■ AIM OF THE EXERCISE
Please rewrite every line of the material with "Apartamento" replaced by "Flat", keeping everything else the same and leaving out the pictures.

■ DATA EXTRACTS
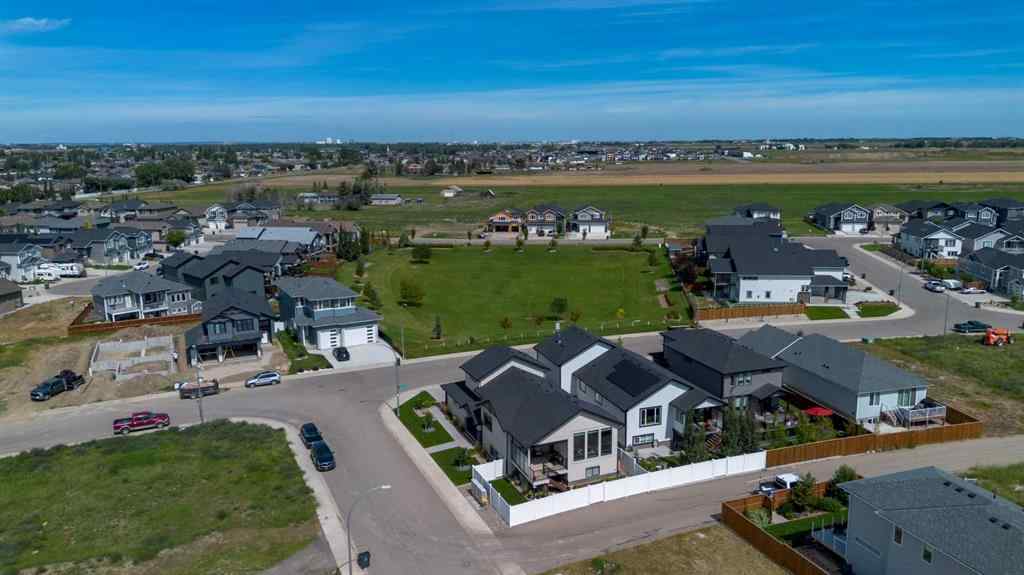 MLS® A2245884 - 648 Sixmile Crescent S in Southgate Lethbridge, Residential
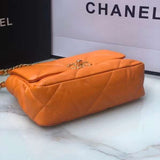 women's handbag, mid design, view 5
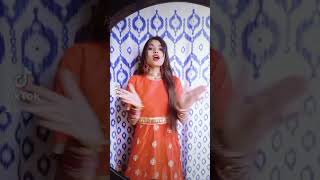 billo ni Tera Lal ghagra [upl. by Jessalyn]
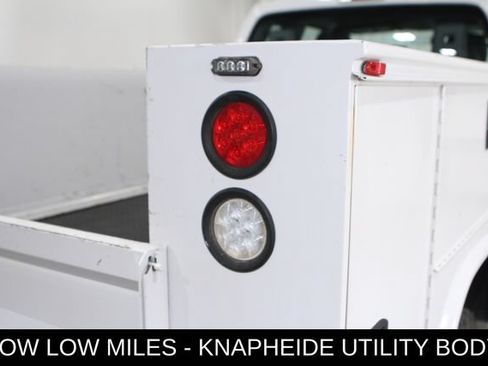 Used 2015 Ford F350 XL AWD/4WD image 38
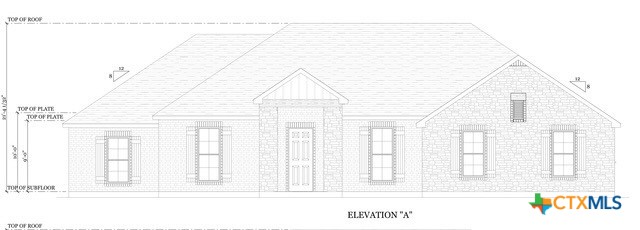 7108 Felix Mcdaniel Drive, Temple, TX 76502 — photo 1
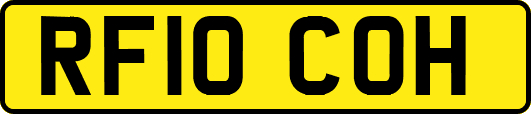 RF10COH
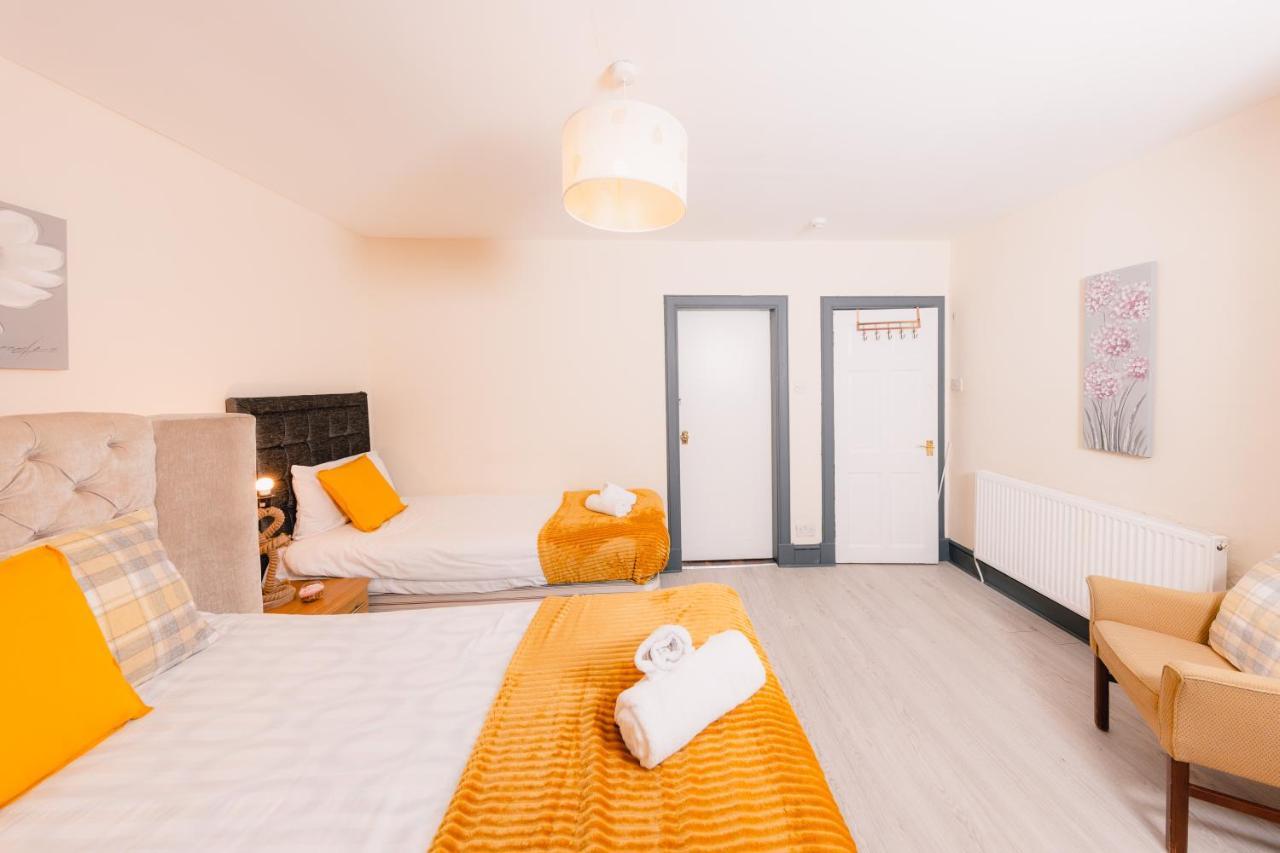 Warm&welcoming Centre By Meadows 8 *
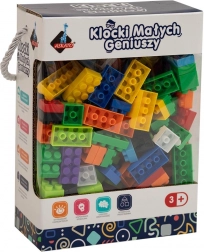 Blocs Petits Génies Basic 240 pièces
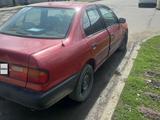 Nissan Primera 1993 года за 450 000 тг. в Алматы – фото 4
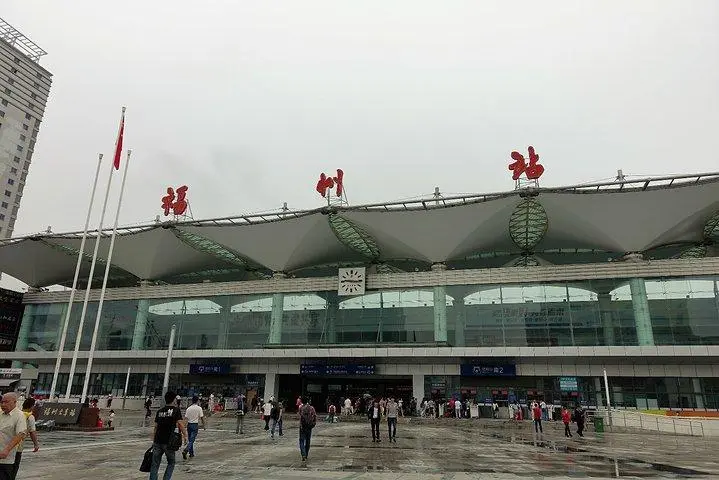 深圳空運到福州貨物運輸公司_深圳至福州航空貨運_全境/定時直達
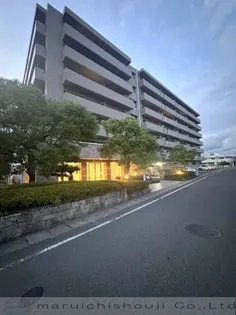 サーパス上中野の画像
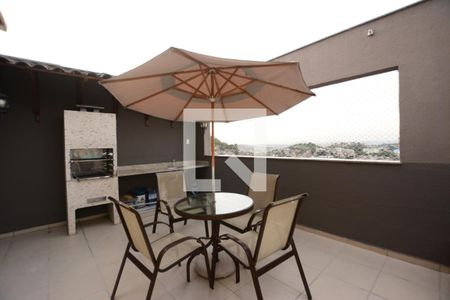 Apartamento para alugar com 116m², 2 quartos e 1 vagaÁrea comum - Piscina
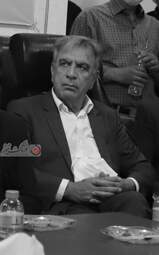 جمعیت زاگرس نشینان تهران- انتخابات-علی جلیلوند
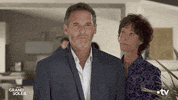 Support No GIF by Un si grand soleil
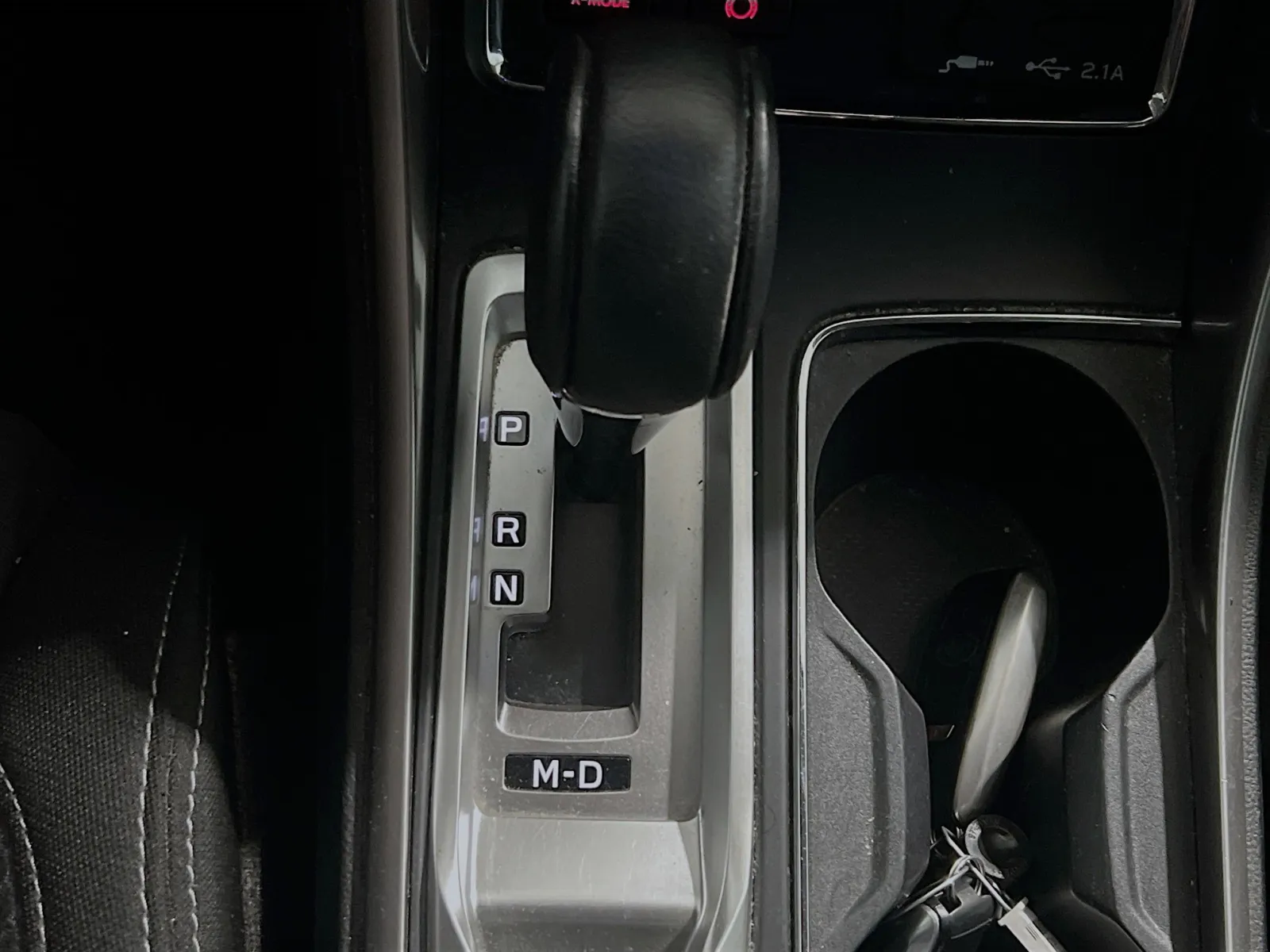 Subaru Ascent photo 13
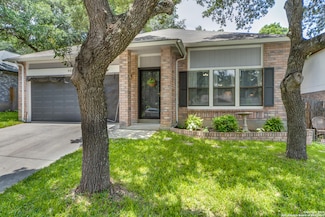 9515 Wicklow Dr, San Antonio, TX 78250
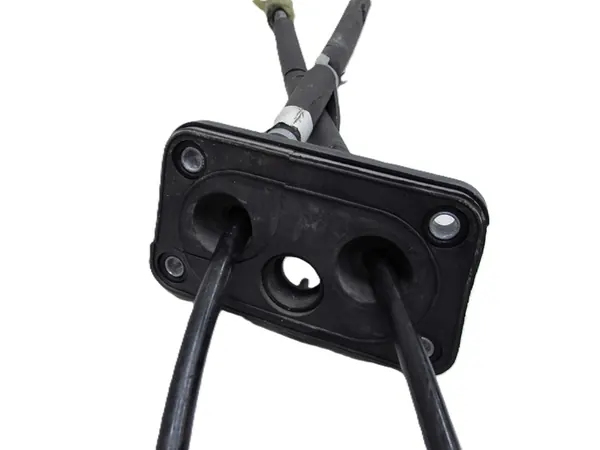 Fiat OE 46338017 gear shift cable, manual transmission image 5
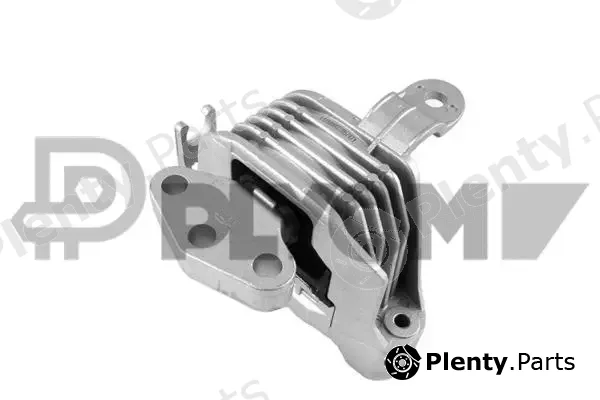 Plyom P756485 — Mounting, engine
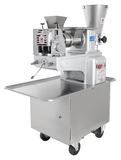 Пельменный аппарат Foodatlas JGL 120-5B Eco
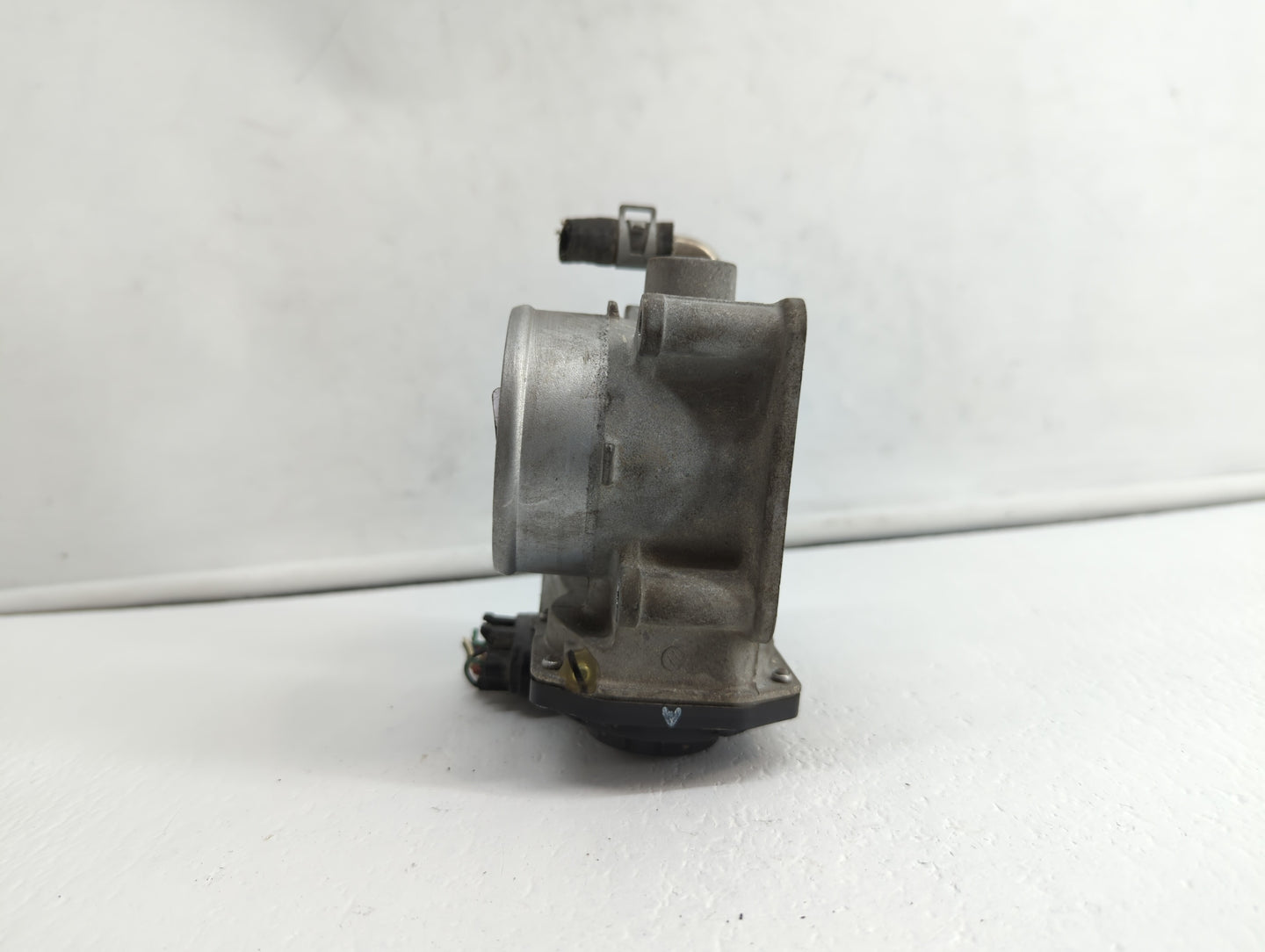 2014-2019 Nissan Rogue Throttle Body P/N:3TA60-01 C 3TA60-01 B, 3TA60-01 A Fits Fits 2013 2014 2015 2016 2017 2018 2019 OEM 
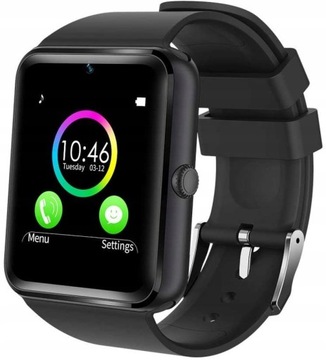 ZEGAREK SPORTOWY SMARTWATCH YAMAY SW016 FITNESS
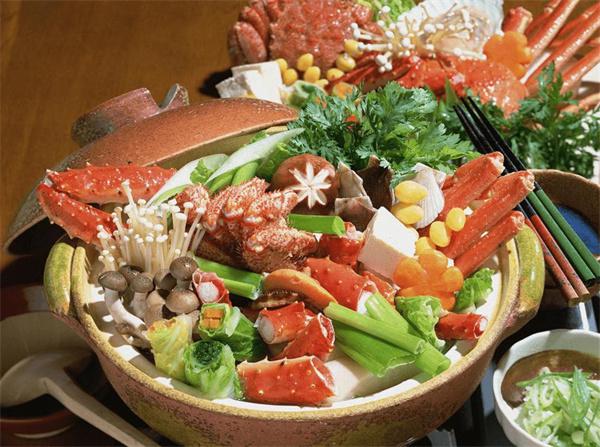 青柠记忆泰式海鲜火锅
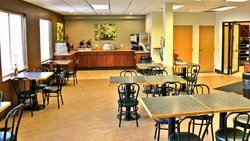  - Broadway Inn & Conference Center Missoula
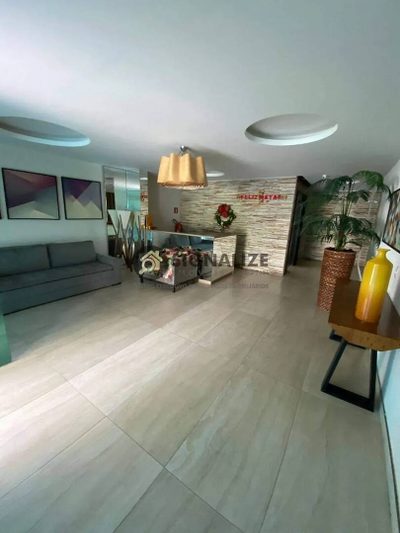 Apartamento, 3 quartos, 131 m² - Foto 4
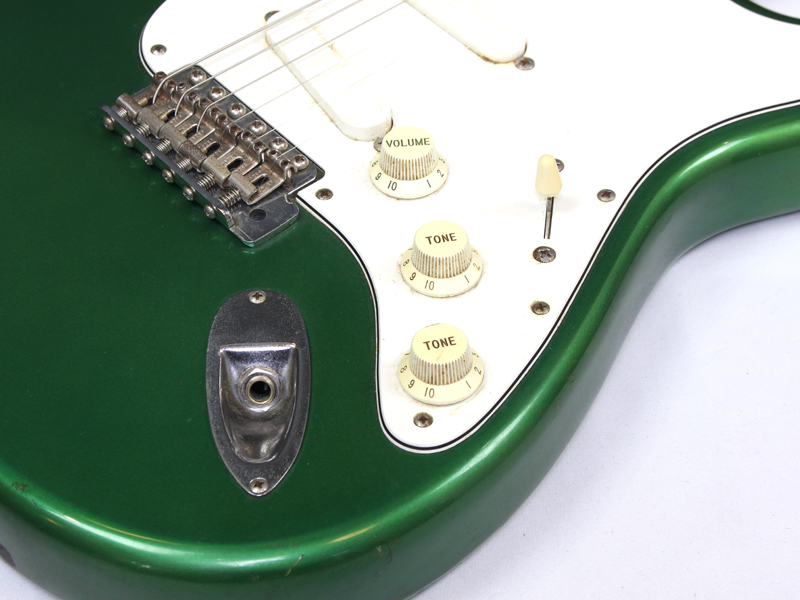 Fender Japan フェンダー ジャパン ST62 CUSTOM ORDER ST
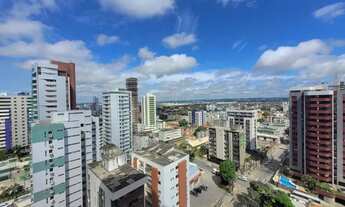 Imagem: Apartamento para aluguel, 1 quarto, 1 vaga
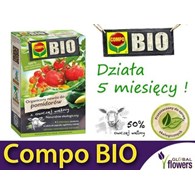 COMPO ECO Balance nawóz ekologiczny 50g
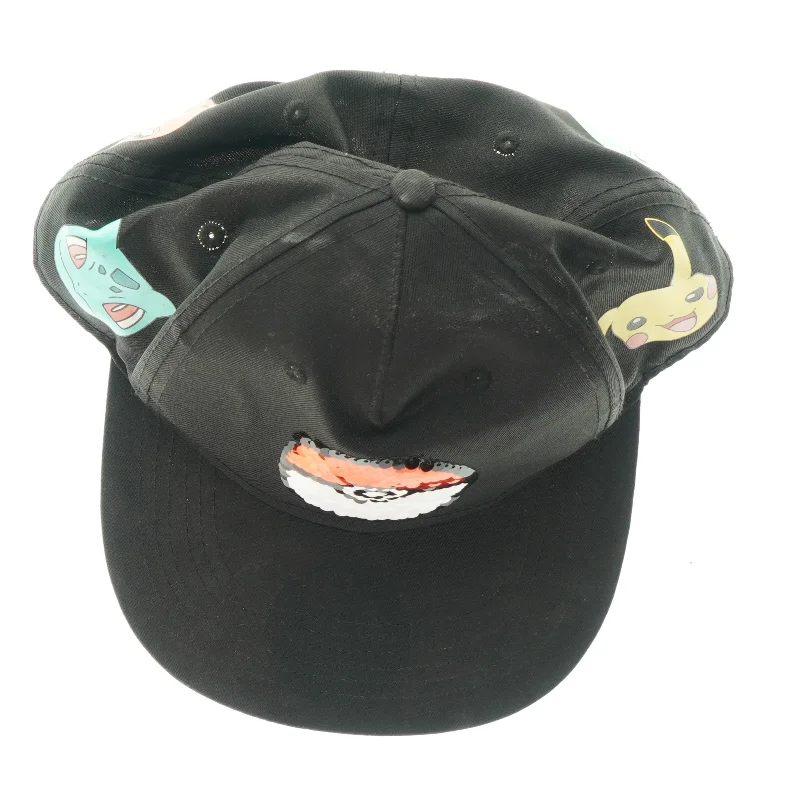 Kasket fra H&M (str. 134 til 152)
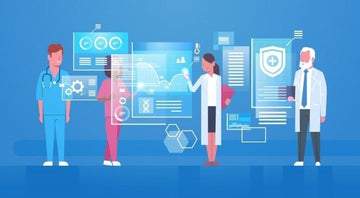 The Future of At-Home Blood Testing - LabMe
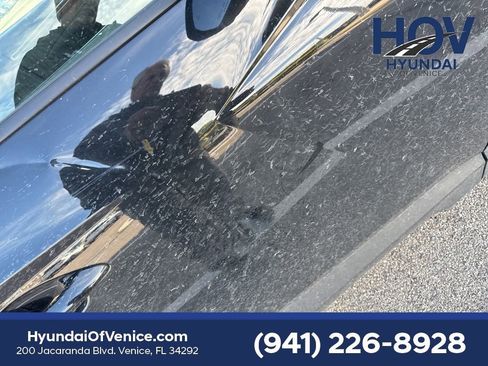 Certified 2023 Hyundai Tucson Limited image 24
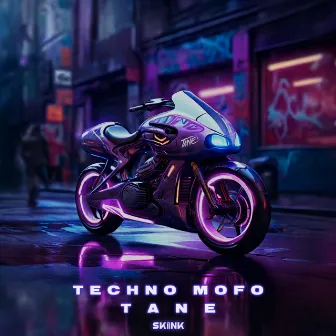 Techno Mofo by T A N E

■ OUTPUT
 MLS® A2245884 - 648 Sixmile Crescent S in Southgate Lethbridge, Residential
 women's handbag, mid design, view 5
 billo ni Tera Lal ghagra [upl. by Jessalyn]
 Used 2015 Ford F350 XL AWD/4WD image 38
 7108 Felix Mcdaniel Drive, Temple, TX 76502 — photo 1
 RF10COH
 Warm&welcoming Centre By Meadows 8 *
 Blocs Petits Génies Basic 240 pièces
 Nissan Primera 1993 года за 450 000 тг. в Алматы – фото 4
 深圳空運到福州貨物運輸公司_深圳至福州航空貨運_全境/定時直達
 サーパス上中野の画像
 Flat para alugar com 116m², 2 quartos e 1 vagaÁrea comum - Piscina
 جمعیت زاگرس نشینان تهران- انتخابات-علی جلیلوند
 Support No GIF by Un si grand soleil
 Subaru Ascent photo 13
 9515 Wicklow Dr, San Antonio, TX 78250
 Fiat OE 46338017 gear shift cable, manual transmission image 5
 Plyom P756485 — Mounting, engine
 Пельменный аппарат Foodatlas JGL 120-5B Eco
 2014-2019 Nissan Rogue Throttle Body P/N:3TA60-01 C 3TA60-01 B, 3TA60-01 A Fits Fits 2013 2014 2015 2016 2017 2018 2019 OEM 
 ZEGAREK SPORTOWY SMARTWATCH YAMAY SW016 FITNESS
 青柠记忆泰式海鲜火锅
  - Broadway Inn & Conference Center Missoula
 Flat, 3 quartos, 131 m² - Foto 4
 Fender Japan フェンダー ジャパン ST62 CUSTOM ORDER ST
 Imagem: Flat para aluguel, 1 quarto, 1 vaga
 COMPO ECO Balance nawóz ekologiczny 50g
 Kasket fra H&M (str. 134 til 152)
 The Future of At-Home Blood Testing - LabMe
 Certified 2023 Hyundai Tucson Limited image 24
 Techno Mofo by T A N E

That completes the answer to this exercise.